Three Core Questions and Answers about Domestic Cryptocurrency: Policies Haven't Loosened, and Fund Security is the Bottom Line
Regarding whether U merchants can operate, the safety of fund inflows and outflows, and whether policies have loosened, the core conclusion is only one: domestic virtual currency-related activities still belong to high-risk zones, and the policy direction has never changed.
1. U Merchants and Related Transactions: Clearly Illegal, Crossing the Line Equals Risk
Domestic regulation has long explicitly prohibited illegal financial activities related to virtual currencies. Buying and selling currencies, exchanging U, operating as U merchants, or facilitating transactions are all prohibited, and there is no compliance space whatsoever; essentially, it is touching the regulatory red line.
2. Risks in Fund Inflows and Outflows: Fund Trajectories are the Biggest Minefields
Bank risk control has achieved millisecond-level identification of abnormal transactions, and the flow of funds related to virtual currencies is highly likely to trigger risks. There could be limits on bank cards, freezing of accounts, and requests to verify the purpose of funds. Those involving cross-border funds could even be treated as illegal operations, with no guarantee of fund security.

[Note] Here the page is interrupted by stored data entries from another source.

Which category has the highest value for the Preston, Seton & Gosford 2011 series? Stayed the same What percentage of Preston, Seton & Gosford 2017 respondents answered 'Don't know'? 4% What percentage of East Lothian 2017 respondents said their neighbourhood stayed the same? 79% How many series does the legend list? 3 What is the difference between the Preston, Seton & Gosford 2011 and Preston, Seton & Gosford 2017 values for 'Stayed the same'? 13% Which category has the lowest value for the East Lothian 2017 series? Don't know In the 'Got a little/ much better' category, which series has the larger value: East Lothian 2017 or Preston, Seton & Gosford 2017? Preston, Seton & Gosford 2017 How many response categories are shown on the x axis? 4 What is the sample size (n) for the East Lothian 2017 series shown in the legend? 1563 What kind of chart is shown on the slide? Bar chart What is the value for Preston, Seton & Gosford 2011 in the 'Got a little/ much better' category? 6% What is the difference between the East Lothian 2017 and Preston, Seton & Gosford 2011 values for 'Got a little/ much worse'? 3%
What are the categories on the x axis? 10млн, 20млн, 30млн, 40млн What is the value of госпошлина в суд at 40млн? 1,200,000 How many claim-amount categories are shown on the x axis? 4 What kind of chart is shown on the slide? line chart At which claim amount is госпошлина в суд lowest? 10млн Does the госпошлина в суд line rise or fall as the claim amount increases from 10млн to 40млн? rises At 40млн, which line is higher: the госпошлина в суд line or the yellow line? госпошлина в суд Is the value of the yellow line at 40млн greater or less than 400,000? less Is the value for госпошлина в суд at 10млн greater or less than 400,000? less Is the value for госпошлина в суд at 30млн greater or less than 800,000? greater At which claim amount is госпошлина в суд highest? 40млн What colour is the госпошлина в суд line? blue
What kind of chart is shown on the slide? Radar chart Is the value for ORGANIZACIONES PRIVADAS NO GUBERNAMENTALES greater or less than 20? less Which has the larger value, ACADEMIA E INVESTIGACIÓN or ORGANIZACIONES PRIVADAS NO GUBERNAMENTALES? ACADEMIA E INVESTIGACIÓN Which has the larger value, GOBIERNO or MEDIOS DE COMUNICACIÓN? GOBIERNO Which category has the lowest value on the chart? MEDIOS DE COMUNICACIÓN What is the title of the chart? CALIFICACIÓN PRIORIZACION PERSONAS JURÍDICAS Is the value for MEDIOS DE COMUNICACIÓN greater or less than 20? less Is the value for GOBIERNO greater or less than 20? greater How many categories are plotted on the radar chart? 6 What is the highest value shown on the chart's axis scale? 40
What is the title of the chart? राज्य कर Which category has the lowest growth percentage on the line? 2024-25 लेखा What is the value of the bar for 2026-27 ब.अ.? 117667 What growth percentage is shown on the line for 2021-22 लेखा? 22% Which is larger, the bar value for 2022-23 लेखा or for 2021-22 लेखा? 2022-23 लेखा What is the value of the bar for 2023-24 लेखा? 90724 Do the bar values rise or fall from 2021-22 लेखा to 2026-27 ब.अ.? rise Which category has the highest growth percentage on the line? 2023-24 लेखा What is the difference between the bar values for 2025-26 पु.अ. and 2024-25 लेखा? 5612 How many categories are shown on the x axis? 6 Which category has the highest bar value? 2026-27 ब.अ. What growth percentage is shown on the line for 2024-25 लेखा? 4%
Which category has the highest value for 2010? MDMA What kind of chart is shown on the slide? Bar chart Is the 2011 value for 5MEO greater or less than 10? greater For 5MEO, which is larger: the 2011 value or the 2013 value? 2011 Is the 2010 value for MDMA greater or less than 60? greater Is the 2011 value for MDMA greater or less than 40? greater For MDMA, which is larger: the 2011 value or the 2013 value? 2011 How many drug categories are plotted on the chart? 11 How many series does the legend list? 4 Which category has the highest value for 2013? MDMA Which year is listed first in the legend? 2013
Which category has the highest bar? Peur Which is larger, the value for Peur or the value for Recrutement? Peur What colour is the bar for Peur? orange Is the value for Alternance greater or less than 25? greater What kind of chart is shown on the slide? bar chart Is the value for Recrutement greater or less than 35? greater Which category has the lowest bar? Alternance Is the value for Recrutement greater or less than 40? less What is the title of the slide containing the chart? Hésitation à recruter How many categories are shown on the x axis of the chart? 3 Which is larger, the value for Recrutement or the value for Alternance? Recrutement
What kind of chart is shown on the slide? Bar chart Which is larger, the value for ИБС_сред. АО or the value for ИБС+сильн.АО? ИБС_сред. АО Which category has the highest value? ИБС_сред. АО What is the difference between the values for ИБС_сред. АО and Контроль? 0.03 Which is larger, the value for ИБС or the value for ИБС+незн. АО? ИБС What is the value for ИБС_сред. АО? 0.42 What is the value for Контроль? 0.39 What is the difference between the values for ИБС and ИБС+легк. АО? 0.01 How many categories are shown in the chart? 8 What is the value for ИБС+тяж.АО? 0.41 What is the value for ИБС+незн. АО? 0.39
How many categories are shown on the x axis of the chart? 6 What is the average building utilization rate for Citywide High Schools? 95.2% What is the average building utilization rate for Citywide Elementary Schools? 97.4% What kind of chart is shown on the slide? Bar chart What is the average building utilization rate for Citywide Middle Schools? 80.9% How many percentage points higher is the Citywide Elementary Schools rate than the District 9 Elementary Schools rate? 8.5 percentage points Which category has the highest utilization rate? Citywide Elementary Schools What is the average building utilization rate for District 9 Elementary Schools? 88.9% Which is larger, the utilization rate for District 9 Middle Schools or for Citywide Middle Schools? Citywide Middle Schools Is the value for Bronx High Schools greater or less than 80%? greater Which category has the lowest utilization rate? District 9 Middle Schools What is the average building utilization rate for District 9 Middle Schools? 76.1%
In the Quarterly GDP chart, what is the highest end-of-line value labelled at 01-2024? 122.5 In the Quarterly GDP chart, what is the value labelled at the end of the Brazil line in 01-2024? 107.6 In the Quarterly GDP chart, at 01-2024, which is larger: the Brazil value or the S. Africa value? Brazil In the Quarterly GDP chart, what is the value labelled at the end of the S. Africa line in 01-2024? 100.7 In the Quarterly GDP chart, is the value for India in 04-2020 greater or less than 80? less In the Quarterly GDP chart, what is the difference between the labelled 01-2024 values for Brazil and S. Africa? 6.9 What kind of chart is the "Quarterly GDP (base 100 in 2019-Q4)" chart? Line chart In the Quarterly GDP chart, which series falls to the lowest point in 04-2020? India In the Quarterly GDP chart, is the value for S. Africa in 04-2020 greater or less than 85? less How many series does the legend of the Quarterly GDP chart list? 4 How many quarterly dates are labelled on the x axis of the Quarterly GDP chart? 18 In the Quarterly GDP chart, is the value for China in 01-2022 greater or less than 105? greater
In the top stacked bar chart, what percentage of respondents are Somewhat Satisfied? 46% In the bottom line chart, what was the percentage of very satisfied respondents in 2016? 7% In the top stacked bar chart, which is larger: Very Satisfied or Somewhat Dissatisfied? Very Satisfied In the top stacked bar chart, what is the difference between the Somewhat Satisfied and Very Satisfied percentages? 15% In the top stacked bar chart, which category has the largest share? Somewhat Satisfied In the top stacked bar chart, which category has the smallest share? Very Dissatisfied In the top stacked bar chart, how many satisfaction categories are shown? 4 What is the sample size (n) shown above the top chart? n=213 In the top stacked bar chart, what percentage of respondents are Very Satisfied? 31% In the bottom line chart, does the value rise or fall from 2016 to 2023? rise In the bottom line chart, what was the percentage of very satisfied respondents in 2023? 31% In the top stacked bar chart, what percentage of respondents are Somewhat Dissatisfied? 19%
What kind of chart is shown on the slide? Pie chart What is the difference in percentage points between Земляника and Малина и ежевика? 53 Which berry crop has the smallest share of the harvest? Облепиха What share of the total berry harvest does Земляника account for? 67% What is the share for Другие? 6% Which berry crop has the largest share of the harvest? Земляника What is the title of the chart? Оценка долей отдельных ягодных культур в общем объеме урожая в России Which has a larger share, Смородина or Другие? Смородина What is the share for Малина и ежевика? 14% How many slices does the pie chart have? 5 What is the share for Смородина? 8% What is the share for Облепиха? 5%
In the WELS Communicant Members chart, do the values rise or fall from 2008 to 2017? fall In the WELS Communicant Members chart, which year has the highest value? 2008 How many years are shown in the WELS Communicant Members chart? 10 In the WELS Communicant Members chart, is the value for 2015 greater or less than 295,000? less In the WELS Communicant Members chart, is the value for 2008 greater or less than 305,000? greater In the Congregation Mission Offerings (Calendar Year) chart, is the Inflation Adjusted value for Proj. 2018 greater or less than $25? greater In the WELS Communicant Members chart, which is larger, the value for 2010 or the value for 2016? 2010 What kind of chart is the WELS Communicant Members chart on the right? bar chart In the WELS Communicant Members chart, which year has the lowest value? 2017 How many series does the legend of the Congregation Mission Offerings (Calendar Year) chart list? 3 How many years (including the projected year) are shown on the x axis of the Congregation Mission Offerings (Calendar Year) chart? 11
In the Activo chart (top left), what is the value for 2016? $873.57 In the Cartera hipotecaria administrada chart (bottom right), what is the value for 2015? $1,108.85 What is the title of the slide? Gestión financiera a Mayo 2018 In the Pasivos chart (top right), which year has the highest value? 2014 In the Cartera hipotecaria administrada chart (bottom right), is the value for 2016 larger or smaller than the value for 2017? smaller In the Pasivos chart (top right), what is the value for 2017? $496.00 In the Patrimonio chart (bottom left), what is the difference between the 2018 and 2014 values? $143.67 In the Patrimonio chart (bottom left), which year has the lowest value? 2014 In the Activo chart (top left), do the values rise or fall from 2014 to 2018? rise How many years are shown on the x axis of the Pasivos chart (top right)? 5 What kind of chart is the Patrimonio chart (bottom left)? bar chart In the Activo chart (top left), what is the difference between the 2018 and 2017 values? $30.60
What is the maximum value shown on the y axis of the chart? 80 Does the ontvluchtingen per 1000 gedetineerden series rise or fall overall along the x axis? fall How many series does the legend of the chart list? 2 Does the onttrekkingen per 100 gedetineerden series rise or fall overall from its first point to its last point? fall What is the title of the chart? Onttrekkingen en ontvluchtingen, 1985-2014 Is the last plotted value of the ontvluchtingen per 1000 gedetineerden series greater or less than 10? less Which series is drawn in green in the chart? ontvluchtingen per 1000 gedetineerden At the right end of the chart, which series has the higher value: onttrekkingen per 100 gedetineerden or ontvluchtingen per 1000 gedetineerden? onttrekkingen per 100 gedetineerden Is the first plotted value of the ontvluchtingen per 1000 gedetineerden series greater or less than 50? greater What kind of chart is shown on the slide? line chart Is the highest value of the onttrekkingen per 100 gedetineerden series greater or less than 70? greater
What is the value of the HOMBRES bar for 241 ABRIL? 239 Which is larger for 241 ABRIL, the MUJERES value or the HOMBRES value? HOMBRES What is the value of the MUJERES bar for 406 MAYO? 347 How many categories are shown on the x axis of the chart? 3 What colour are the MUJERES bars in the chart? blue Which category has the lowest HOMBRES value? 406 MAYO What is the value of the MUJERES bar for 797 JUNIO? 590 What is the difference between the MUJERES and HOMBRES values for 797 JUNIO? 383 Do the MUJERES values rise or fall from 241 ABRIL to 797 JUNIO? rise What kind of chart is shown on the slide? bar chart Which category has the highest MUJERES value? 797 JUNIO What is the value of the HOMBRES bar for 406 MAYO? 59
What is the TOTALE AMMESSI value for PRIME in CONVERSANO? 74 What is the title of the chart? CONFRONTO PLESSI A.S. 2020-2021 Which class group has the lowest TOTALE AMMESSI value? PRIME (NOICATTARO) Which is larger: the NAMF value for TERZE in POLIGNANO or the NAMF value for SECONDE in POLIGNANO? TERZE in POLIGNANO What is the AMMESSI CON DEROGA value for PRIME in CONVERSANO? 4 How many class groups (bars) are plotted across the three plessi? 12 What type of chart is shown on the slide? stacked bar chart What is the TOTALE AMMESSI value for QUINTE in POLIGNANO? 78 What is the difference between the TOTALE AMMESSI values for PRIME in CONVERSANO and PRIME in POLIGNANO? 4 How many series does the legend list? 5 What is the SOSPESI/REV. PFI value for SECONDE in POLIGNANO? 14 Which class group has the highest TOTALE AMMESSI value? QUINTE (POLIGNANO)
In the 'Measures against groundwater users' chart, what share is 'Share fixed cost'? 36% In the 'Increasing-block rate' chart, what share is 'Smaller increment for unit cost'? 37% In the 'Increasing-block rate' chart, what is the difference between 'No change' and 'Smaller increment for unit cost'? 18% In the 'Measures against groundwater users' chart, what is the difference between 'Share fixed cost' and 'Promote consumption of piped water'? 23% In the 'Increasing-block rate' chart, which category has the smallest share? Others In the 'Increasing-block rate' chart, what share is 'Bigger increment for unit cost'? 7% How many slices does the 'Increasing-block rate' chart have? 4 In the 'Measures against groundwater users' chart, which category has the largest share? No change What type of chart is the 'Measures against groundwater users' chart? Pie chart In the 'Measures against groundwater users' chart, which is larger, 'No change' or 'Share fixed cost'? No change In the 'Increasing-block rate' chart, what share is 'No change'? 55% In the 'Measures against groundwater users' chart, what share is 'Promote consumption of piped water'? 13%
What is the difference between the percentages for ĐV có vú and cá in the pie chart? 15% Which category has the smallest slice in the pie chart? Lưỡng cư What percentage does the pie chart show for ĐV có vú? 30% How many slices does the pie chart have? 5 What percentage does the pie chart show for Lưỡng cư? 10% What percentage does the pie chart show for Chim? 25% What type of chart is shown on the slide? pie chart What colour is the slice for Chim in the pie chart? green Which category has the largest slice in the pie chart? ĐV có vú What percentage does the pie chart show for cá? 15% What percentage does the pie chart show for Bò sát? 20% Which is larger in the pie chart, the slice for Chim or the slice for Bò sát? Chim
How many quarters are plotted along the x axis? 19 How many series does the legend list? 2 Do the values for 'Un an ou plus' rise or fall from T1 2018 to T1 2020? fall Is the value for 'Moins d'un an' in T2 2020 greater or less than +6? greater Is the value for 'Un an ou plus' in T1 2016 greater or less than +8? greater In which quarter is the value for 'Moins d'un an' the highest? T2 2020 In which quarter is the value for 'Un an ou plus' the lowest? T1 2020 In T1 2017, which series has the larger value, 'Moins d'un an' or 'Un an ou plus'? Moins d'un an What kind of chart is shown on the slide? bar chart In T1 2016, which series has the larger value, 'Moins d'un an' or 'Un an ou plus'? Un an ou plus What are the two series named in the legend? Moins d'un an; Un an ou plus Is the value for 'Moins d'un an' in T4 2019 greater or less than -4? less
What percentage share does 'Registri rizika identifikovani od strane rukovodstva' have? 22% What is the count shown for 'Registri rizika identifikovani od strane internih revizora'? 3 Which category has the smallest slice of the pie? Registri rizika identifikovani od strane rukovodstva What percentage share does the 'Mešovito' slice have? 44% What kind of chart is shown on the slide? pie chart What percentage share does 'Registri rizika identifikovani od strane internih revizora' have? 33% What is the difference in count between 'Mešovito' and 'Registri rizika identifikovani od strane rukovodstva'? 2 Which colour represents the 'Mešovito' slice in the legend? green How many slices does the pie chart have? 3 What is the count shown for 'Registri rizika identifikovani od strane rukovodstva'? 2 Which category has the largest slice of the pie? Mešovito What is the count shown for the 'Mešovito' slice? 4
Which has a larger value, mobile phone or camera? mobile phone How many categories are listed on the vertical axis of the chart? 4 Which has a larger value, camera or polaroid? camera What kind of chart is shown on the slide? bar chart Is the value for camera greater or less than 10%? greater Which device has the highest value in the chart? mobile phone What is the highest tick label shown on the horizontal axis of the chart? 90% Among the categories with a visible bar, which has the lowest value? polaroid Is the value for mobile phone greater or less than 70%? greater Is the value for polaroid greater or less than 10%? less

3. The Truth about New Regulations: Not Relaxation, but Precise Regulation
The new regulations implemented on January 1, 2026, do not relax policies:
The cancellation of “registration for cash deposits and withdrawals above 50,000” simplifies the process for low-risk businesses, while abnormal transactions will still be strictly checked; real-name verification for cross-border remittances over 1,000 USD is a requirement for anti-money laundering and does not affect the annual limit of 50,000. The core of the new regulations is “to open what should be opened and to control what should be controlled,” and the precision of regulation has significantly increased.
Core Conclusion
Currently, it is best for U merchants not to engage, as fund inflows and outflows may trigger risk control at any time; the policy has only shifted towards refinement rather than relaxation. The iron rule for domestic cryptocurrency trading is: safety is always the highest return; it is better to earn less than to let funds disappear into thin air.